As the Copenhagen Summit to promote crippling energy taxes gets underway, this report from the British Daily Telegraph provides some insight into the tough lives that these environmental activists lead:

On a normal day, Majken Friss Jorgensen, managing director of Copenhagen’s biggest limousine company, says her firm has twelve vehicles on the road.
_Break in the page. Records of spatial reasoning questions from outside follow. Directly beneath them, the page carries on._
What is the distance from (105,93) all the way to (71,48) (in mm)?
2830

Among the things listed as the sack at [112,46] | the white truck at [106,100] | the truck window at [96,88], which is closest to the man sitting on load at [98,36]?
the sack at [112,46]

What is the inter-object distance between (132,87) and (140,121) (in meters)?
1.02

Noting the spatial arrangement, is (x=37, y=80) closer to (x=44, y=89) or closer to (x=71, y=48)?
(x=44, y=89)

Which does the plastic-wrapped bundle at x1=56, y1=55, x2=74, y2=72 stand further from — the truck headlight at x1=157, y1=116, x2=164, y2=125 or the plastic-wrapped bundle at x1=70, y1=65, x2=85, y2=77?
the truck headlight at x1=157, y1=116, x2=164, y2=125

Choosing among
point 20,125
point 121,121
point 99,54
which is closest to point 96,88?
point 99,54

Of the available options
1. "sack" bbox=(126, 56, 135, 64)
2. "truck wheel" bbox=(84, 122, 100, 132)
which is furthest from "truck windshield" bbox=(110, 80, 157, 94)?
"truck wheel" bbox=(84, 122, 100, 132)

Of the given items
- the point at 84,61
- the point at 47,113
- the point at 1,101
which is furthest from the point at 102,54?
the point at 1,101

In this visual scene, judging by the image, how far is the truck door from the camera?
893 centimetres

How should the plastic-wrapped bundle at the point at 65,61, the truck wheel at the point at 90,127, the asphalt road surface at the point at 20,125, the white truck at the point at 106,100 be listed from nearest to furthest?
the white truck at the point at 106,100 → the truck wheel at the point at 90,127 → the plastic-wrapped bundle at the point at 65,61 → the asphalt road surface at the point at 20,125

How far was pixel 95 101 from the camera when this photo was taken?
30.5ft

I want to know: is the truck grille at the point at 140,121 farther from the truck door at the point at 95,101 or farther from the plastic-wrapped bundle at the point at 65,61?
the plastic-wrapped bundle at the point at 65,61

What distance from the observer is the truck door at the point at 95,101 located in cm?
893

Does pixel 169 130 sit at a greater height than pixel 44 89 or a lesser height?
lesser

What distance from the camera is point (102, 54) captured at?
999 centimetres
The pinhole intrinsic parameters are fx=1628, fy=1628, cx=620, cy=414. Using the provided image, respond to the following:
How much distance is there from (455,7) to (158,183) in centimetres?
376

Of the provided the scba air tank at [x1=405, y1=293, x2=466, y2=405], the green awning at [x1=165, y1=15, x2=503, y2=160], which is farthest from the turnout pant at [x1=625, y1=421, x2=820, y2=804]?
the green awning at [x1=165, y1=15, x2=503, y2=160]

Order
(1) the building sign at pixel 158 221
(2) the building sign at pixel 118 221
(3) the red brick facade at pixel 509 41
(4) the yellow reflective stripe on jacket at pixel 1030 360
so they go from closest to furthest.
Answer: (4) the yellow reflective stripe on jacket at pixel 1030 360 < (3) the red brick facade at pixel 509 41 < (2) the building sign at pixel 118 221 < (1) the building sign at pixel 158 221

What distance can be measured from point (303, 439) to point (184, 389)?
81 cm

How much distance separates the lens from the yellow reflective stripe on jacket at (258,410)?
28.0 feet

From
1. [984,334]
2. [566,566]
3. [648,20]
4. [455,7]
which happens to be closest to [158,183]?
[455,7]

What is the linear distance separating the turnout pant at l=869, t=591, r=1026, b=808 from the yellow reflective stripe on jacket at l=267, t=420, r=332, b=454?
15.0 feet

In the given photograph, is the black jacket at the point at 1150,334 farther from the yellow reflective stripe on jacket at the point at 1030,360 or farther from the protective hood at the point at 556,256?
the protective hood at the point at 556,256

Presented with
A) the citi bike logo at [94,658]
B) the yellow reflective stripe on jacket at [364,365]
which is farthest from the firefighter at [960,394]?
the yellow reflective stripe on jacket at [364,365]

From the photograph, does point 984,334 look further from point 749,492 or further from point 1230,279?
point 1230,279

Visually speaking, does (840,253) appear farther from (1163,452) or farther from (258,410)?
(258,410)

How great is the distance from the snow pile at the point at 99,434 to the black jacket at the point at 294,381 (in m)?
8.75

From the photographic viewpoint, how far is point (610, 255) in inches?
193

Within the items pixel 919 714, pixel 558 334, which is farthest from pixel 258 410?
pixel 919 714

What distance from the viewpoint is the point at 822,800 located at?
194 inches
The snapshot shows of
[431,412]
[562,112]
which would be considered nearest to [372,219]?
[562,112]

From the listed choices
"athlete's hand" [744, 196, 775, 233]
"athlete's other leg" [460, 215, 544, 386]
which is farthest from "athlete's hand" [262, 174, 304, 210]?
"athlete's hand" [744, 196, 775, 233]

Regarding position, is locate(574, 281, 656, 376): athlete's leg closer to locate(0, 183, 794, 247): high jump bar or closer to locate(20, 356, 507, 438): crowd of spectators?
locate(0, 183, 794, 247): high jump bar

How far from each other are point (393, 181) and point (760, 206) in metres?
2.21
During the “summit to save the world”, which opens here tomorrow, she will have 200.

“We thought they were not going to have many cars, due to it being a climate convention,” she says…

We haven’t got enough limos in the country to fulfil the demand,” she says. “We’re having to drive them in hundreds of miles from Germany and Sweden.”

And the total number of electric cars or hybrids among that number? “Five,” says Ms Jorgensen…

The airport says it is expecting up to 140 extra private jets during the peak period alone, so far over its capacity that the planes will have to fly off to regional airports – or to Sweden – to park, returning to Copenhagen to pick up their VIP passengers.

The top hotels – all fully booked at £650 a night – are readying their Climate Convention menus of (no doubt sustainable) scallops, foie gras and sculpted caviar wedges

As Glenn Reynolds says, I’ll believe it’s a crisis when the people who tell me it’s a crisis start acting like it’s a crisis.